Provincial bonds are emerging as Canada’s biggest casualties of speculation the Federal Reserve will begin slowing four years of monetary stimulus.
The nation’s provincial debt has proved most sensitive to the prospect of higher interest rates triggered by the withdrawal of bond purchases by the U.S. central bank, losing 4.6 percent this year, compared with 1.3 percent for corporate counterparts. The losses are the first since 1999 and the worst ever, according to Bank of America Merrill Lynch index data.
Brian Miron, manager of Fidelity Investments’ C$7.9 billion ($7.7 billion) Canadian Bond Fund, has cut the amount of provincial debt he holds to 24.8 percent from 25.7 percent two months ago, according to the latest filings. Pacific Investment Management Co. dropped the allocation of provincial debt in its Canadian Total Return Bond Fund to 40 percent in August, from 43 percent in May, its website shows.
“In an environment where rates are going to rise, you’d rather be in the front end of the curve,” Andrew Kelvin, senior fixed-income strategist in Toronto at TD Securities, a Toronto-Dominion Bank unit, said by phone. “This is collateral damage as part of the broader government bond move insofar as provincials trade in the longer part of the curve.”
Borrowers led by Ontario and Quebec, the nation’s two most populous provinces, pushed average debt duration, a measure of the securities’ price sensitivity to yield changes, to a record this year to finance budget deficits when rates were low.
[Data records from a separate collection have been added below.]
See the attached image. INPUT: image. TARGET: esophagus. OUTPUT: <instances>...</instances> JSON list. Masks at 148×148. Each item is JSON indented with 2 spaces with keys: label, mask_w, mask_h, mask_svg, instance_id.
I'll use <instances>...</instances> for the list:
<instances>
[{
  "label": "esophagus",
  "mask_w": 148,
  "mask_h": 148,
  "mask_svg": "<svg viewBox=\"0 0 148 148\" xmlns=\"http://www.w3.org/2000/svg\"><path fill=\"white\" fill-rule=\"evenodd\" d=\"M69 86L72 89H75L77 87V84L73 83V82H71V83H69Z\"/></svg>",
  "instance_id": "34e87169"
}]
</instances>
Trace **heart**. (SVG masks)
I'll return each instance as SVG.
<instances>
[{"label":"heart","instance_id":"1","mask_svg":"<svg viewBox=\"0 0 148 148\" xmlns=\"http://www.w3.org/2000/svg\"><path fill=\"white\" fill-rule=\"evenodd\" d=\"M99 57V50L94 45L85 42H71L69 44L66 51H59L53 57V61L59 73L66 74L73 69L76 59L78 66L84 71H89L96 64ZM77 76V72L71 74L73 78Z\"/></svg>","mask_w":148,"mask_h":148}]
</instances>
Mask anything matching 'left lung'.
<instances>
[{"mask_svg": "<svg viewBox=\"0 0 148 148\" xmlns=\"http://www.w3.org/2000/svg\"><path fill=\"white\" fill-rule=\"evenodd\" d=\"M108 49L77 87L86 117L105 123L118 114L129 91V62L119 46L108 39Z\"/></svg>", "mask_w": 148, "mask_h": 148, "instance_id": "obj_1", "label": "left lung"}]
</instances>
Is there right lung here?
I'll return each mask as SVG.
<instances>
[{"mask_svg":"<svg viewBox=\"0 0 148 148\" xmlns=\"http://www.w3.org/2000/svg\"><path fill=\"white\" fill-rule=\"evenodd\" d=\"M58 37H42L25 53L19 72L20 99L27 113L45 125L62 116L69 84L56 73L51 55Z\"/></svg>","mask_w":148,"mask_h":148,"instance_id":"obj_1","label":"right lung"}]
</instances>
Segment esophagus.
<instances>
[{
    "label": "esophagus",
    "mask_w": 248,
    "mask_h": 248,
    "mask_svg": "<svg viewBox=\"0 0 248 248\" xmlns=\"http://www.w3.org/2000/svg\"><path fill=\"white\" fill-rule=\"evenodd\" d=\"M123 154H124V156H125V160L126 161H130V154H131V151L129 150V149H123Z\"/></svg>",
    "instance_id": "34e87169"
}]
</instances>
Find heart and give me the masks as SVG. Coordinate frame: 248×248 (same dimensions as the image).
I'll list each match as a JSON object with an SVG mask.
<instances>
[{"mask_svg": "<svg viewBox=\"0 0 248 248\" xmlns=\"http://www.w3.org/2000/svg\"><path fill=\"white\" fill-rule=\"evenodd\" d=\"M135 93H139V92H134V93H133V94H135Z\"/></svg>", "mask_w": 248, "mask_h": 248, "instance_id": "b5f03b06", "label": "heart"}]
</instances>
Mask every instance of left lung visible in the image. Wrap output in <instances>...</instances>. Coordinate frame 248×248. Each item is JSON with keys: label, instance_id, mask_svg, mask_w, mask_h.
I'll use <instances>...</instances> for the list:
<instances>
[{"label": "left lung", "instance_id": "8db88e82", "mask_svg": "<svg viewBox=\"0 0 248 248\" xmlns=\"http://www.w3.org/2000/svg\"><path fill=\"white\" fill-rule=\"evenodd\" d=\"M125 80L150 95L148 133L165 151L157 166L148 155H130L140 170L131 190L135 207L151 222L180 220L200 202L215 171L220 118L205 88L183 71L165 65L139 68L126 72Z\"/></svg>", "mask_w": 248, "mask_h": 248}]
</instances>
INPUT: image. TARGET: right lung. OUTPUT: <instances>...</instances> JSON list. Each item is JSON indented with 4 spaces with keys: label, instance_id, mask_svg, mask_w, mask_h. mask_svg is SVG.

The two biggest issuers of Canada’s 10 provinces have raised C$23 billion of C$48 billion of planned issuance in the fiscal year ending April 1, according to data compiled by Bloomberg.
“Provincials have underperformed more because the duration of the provincial component of the index is so much longer” than other fixed-income assets, Miron said Sept. 12 in New York at a Bloomberg Link conference. “That certainly is something we take into account when we’re constructing the portfolio in terms of where we want to allocate.”
The longer the duration, the more holders demand as compensation for falling prices and rising yields.
The Fed will decide whether to start tapering $85 billion in monthly bond purchases at a two-day meeting starting today. U.S. central bankers will probably decide to slow purchases to $80 billion, according to a Bloomberg News survey of economists.
Elsewhere in credit markets, Toronto issued C$300 million of 10-year notes yielding 3.935 percent.
Foreign investors bought a net C$3.64 billion of bonds after a record divestment in June of C$19.1 billion, government figures showed yesterday.
The extra yield investors demand to own the debt of investment-grade corporations rather than government debt widened by one basis point to 125 basis points, from 124 at the end of last week, according to the Bank of America Merrill Lynch Canada Corporate Index. Yields held steady at 3.41 percent yesterday.
Federal debt has lost 3.4 percent this year. Canada’s benchmark 10-year government bonds rose, pushing yields down one basis point, or 0.01 percentage point, to 2.77 percent. The price of the 1.5 percent securities maturing in June 2023 rose 8 cents to C$89.29 at 1:08 p.m. in Toronto.
The average duration of provincial debt has dropped since hitting a peak of nine years in April, Bank of America Merrill Lynch data shows. It is now 8.3 years, compared with an average seven years in the Canada Broad Market Index. Both Ontario and Quebec have weighted-average debt maturities of 12 years.
“The current situation where we may in the future see investors want a bit more shorter-term than longer term is not a problem really with us,” Bernard Turgeon, associate deputy minister at the Quebec Ministry of Finance, said Sept. 12 at the Bloomberg Link conference. “Over the past few years we have been able to lengthen the average maturity of our debt. So we are comfortable if interest rates go up because it’s not a large part of the debt that comes to maturity every year. The current situation is not a source of preoccupation.”
The debt of Canadian provinces and local governments remains the largest holding in Pimco’s Canadian Total Return Bond Fund, overshadowing the 38 percent allocation to government debt and 7 percent weighting in corporate credit.
“I do not expect tapering to disproportionately affect provincial bonds,” Ed Devlin, the London-based manager of the fund, said in an e-mailed response to questions yesterday.
Roland Lescure, chief investment officer at Caisse de Depot et Placement du Quebec said his firm still favors provincial securities because they are safe investments that offer extra yield. He was also speaking in New York on Sept. 12 at the Bloomberg Link conference.
Provincial bonds yield an average 73 basis points more than federal debt, according to Merrill Lynch data. The debt of Ontario, Canada’s largest provincial borrower, is rated Aa2 by Moody’s Investors Service and AA- by Standard & Poor’s, third and fourth highest of 10 possible investment grades. Quebec is rated Aa2 by Moody’s and a grade lower by S&P at A+.